AIM OF THE TASK
Copy the entries below exactly. Images do not belong in the copy.

AVAILABLE RECORDS
* * * *

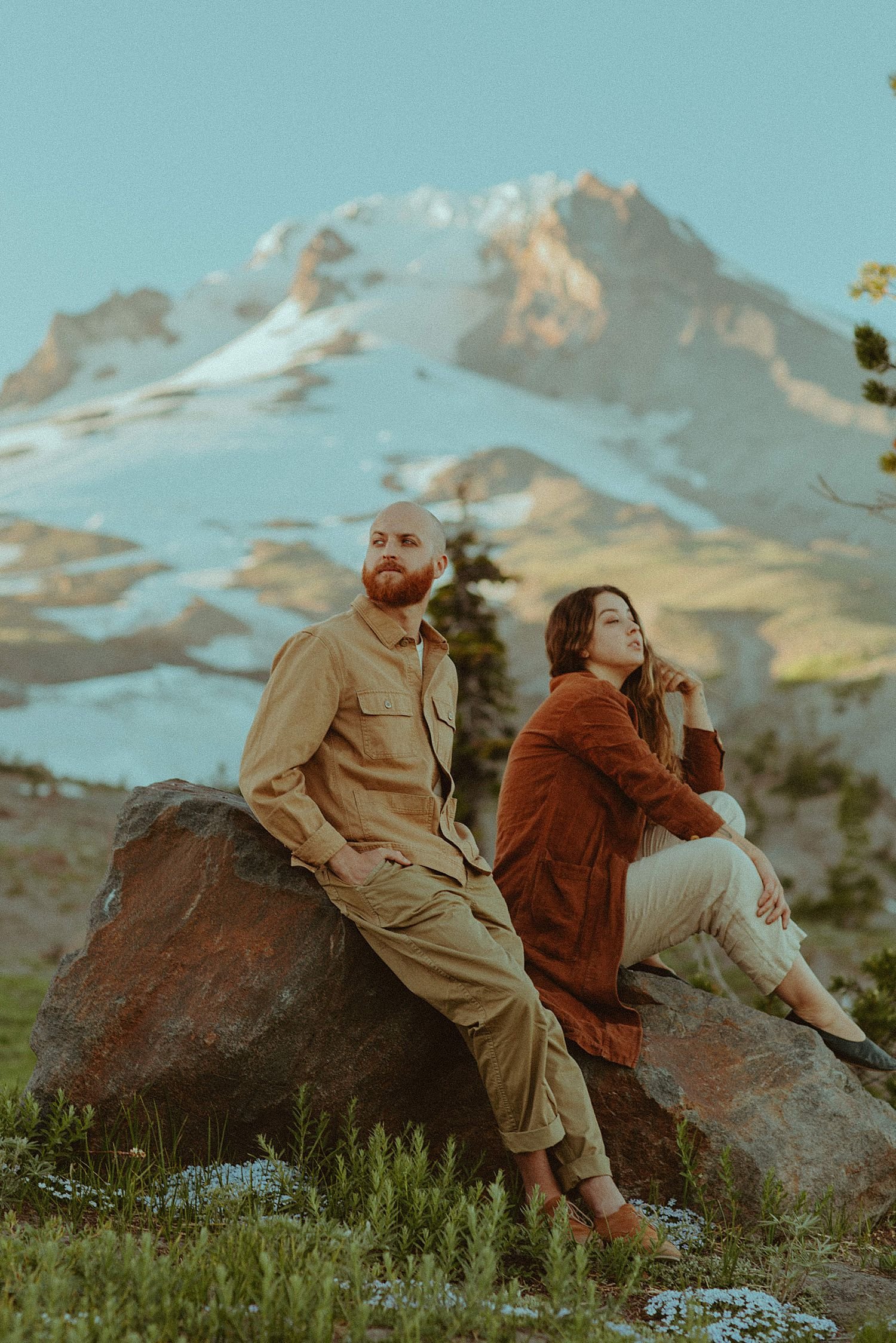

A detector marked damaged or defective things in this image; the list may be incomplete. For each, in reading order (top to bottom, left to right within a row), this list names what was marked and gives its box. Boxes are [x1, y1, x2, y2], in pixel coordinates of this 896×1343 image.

rust corduroy jacket [492, 674, 731, 1061]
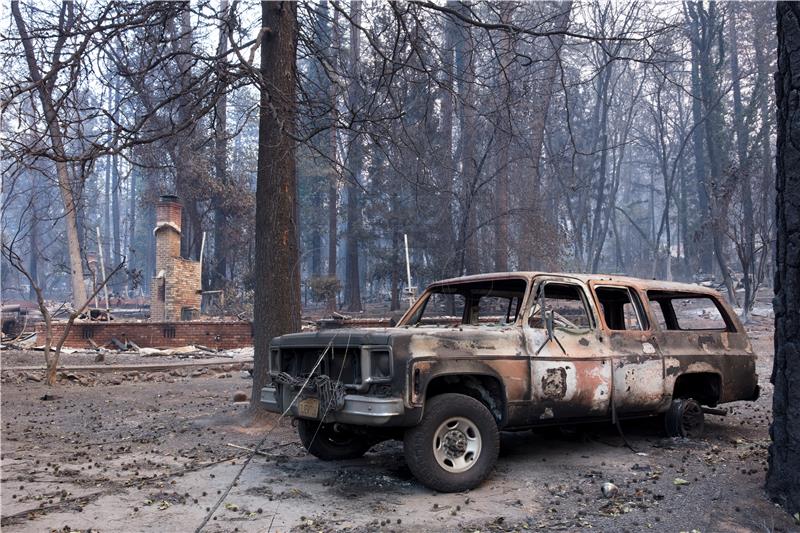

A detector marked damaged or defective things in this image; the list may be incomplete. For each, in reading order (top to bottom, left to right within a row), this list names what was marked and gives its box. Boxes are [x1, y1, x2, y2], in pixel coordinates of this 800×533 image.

burned suv [260, 272, 756, 492]
rusted vehicle body [260, 272, 756, 492]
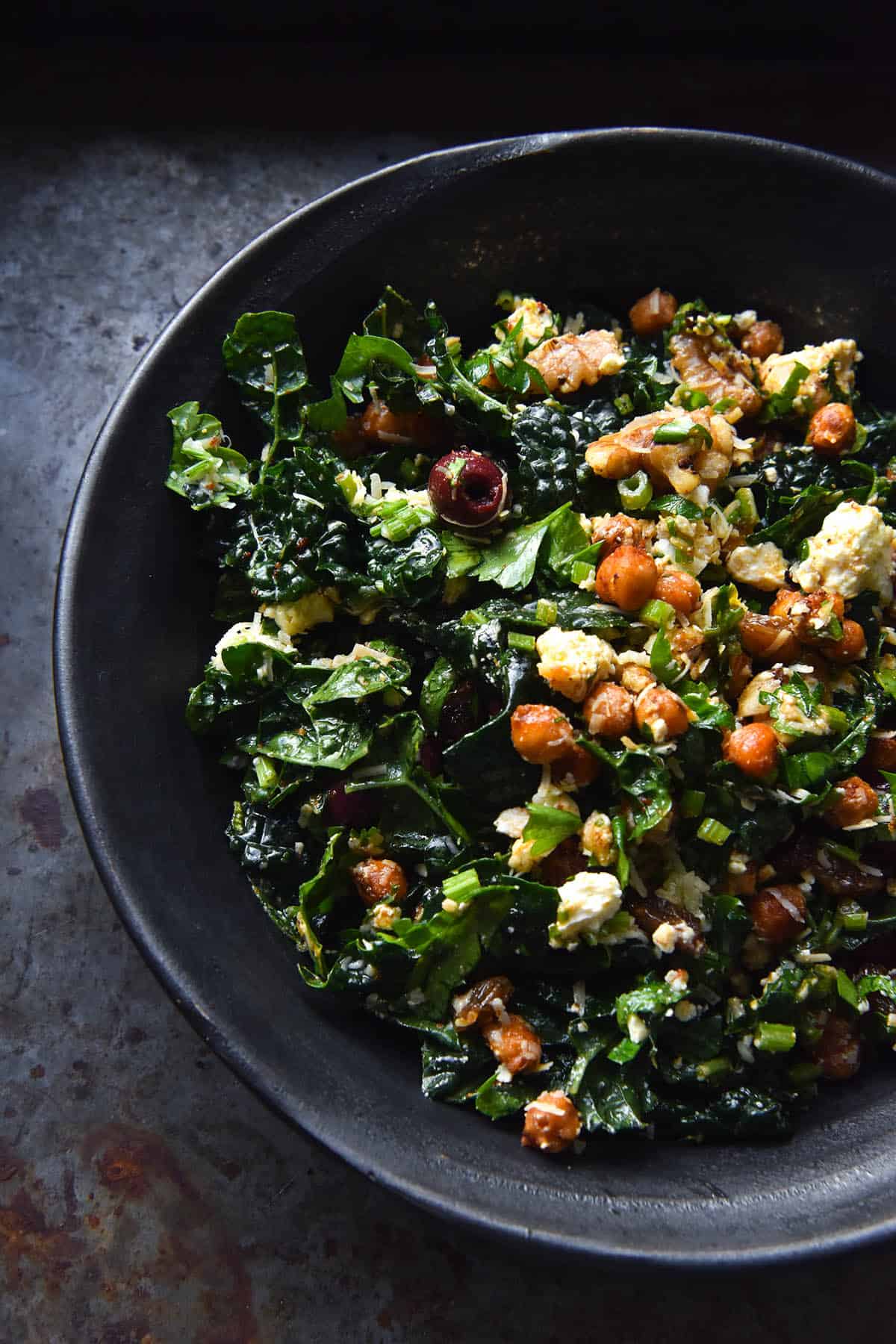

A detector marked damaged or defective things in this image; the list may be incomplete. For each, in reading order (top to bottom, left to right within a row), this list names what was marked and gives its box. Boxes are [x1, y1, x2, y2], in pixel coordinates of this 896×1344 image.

rust stain [17, 785, 66, 849]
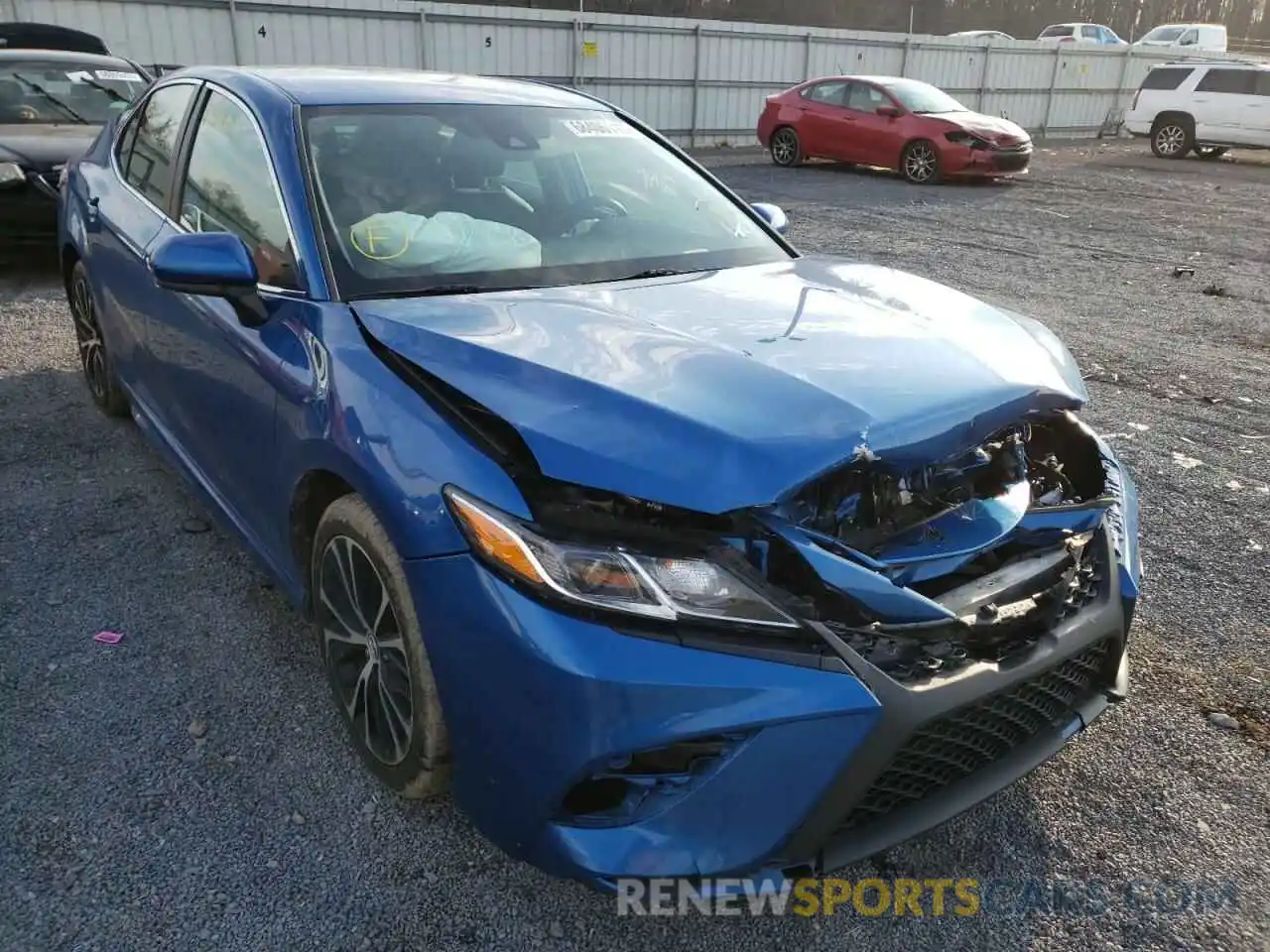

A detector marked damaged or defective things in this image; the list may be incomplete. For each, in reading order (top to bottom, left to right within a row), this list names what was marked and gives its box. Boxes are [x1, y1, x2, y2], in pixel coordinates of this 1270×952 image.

* * * *

EXPECTED OUTPUT
A detector marked damaged or defective things in this image; the list may be incomplete. For each, in reading order (top to bottom, left to right within a row), this list names what was marked and gives its box. Boxes are [x1, y1, x2, y2], in pixel coordinates of this 896×1343 image.

rust corduroy jacket [492, 674, 731, 1061]

A detector marked damaged or defective things in this image; the list may be incomplete. For each, in reading order (top to bottom, left to right within a row), this list names what was marked and gives its box. Boxes are [x1, y1, x2, y2], in pixel coordinates of this 800×533 image.

burned suv [260, 272, 756, 492]
rusted vehicle body [260, 272, 756, 492]

A detector marked damaged or defective things in this image; the list may be incomplete. For each, in reading order (top to bottom, left to right within a row), this list names what was marked and gives its box. Boxes are [x1, y1, x2, y2], in pixel coordinates of this 896×1344 image.

rust stain [17, 785, 66, 849]

A detector marked damaged or defective things in this image; the list may be incomplete. For each, in reading order (top to bottom, left to right within a row), this list names what was marked and gives its box. Boxes are [x1, y1, x2, y2], in pixel coordinates of this 1270×952 image.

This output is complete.